Che le destre avessero individuato nel settore pubblico della conoscenza il loro principale bersaglio è noto dalla pubblicazione del decreto legislativo 112/08 (la “finanziaria dei nove minuti e mezzo”), che ha generato le vergogne delle successive decretazioni ad opera dei ministri “yes man” Gelmini e Brunetta e proseguite, senza cambiare nota, con i tecnici “lo vuole l'Europa”: Patroni Griffi e Profumo.
Ma proprio qui, la sciagura di questi anni di obbedienza ai dettami dell'economia finanziaria si è abbattuta generando danni sociali incalcolabili.
Basta dare un'occhiata ai dati trionfalmente diffusi dal MIUR per disegnare, anche col solo riferimento alla scuola pubblica, la distruzione in atto nel settore: aumento degli alunni per classe; riduzione degli organici; distruzione del modello pubblico di formazione professionale per incapacità di pianificazione industriale governativa e, dulcis in fundo, concorsini spacciati per concorsoni - sulla scia di una serie di pasticci sul reclutamento messi in opera col solo scopo di arginare la massa della disoccupazione intellettuale.
I numeri sono da capogiro, da crisi industriale vera.
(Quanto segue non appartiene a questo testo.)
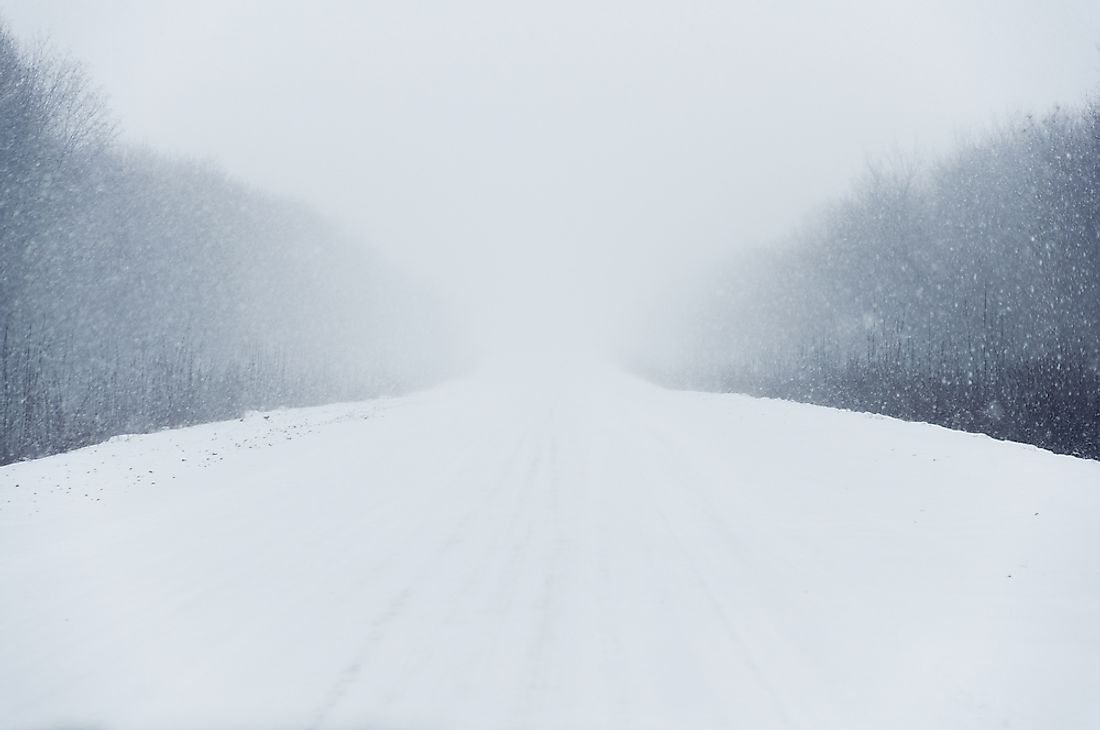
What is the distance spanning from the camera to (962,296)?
23.8m

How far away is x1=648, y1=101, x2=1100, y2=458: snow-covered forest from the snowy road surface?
16.7 feet

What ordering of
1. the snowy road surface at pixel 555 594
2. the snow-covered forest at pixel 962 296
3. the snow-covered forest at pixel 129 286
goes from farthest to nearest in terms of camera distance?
the snow-covered forest at pixel 129 286 < the snow-covered forest at pixel 962 296 < the snowy road surface at pixel 555 594

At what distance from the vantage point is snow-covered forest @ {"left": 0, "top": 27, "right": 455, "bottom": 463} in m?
16.2

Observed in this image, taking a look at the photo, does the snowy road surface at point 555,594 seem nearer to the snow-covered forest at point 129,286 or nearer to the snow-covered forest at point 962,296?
the snow-covered forest at point 962,296

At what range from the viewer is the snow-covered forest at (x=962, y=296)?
14539 millimetres

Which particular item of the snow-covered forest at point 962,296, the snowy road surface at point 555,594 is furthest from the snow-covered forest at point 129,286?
the snow-covered forest at point 962,296

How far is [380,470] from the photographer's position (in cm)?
1031

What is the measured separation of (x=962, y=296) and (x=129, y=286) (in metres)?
31.0

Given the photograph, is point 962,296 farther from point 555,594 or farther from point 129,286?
point 129,286

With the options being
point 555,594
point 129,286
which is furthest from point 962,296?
point 129,286

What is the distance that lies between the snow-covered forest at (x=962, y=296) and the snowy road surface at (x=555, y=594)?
5.08 metres

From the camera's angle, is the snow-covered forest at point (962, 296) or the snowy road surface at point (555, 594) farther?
the snow-covered forest at point (962, 296)

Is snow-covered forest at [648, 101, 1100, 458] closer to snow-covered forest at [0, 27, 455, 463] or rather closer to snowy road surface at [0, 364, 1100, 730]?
snowy road surface at [0, 364, 1100, 730]

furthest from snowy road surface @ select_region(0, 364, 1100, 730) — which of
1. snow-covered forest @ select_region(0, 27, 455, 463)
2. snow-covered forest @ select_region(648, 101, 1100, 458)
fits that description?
snow-covered forest @ select_region(0, 27, 455, 463)
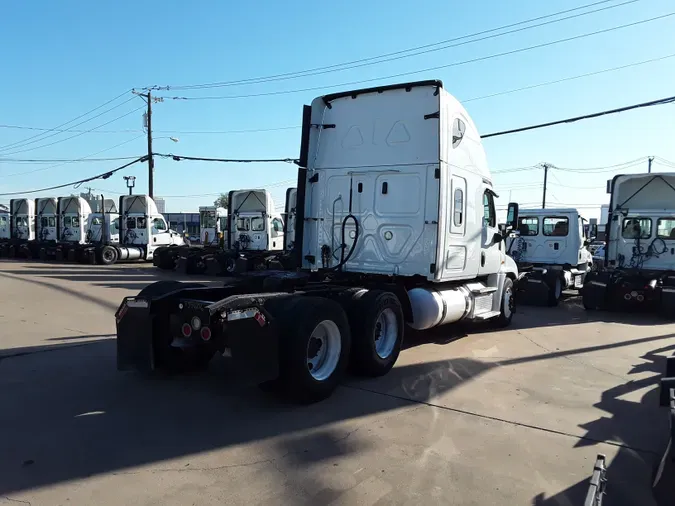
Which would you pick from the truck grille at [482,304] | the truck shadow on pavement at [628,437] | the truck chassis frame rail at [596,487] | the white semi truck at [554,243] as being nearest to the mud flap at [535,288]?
the white semi truck at [554,243]

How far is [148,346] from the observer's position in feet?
18.6

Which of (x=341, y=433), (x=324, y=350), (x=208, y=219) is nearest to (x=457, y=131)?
(x=324, y=350)

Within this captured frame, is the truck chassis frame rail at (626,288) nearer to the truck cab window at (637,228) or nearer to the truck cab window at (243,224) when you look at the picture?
the truck cab window at (637,228)

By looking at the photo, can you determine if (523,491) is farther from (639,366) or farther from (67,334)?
(67,334)

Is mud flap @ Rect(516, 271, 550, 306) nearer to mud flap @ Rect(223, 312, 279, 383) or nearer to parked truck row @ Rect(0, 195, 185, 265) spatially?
mud flap @ Rect(223, 312, 279, 383)

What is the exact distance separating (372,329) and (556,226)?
12.5 m

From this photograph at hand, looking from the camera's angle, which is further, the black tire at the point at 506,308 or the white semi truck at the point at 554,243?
the white semi truck at the point at 554,243

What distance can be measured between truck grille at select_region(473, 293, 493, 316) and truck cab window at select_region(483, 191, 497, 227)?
1.30 metres

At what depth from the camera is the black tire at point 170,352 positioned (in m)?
5.91

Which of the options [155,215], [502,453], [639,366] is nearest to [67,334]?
[502,453]

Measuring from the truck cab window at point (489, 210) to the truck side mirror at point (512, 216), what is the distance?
304 millimetres

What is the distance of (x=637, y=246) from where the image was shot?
13812 millimetres

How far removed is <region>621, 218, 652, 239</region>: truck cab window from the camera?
13680mm

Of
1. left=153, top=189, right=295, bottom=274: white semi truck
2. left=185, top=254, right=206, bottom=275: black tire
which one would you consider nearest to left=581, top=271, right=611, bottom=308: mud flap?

In cinque anni sono state perse oltre 80000 cattedre: una liquidazione della politica pubblica sull'istruzione la cui drammaticità si acutizza per il gravare sulle classi sociali più deboli e sui segmenti più segregati dai mercati del lavoro protetti e tradizionali - donne e giovani in primis - che avevano trovato nel lavoro scolastico una porta d'ingresso verso un lavoro di qualità, solo in parte risarcitorio di anni di studio e sacrifici.
Non si tratta quindi di essere “choosy” o meno, ma di diritti negati, di tentativi continui di far aderire settori di stato sociale a logiche di mercato soffocandoli e mettendoli in concorrenza continua con agenzie formative di assai dubbio apporto culturale col solo scopo di diffondere il mito dell'inevitabilità della situazione attuale, in una continuità ideologica sostanziale col governo della destra.
Non vanno dimenticate, infatti, da parte del governo Monti, una serie di uscite intempestive su aumento dell'orario d'insegnamento a 24 ore settimanali per i docenti di scuola secondaria - proposta che non dimostra altro che ignoranza sull'oggetto di governo - , e sull'esternalizzazione dei servizi amministrativi e tecnici su cui sarebbe stato opportuno tacere, vista pure la scadente qualità dei posti di lavoro generati dagli appalti al massimo ribasso.
E mancava solo l'ennesimo sfregio “tecnico”, ad opera della signora ministro Fornero. La controriforma che porta il suo nome, allungando nei fatti l'età pensionabile, riduce la base organica su cui effettuare le operazioni di immissioni in ruolo di personale innalzando - nettamente e necessariamente - l'età dell'agognato contratto a tempo indeterminato e provocando una continua intermittenza nella continuità didattica ed educativa, oltre che salariale, col risultato del mancato incontro con una maturità professionale ed una pensione dignitosa da parte di intere generazioni.
Nè servono, con lo scopo di “tutelare l'utenza”, le norme che bloccano i trasferimenti di personale precario e di ruolo: i primi chiusi nelle graduatorie, ora gabbie amministrative cripto-leghiste in palese violazione del dettato costituzionale; i secondi costretti a lungaggini burocratiche, indegne di uno stato di diritto, nel bisogno di assistere familiari e congiunti – vittime entrambi di una regionalizzazione degenerata e cattiva, di un federalismo antistorico che ruba il futuro ad intere classi di giovani laureati e diplomati del Sud e prenota, per conto di essi, un posto per una sottoccupazione lunga e penosa, magari all'estero o in quelle regioni – ancora - ricche del Paese.
A questo punto è lecito porsi una domanda: Quando autorevoli commentatori ed analisti (per non citare politici di rango di governo e non) parlano di “fuga dei cervelli”, sanno davvero di cosa stanno parlando?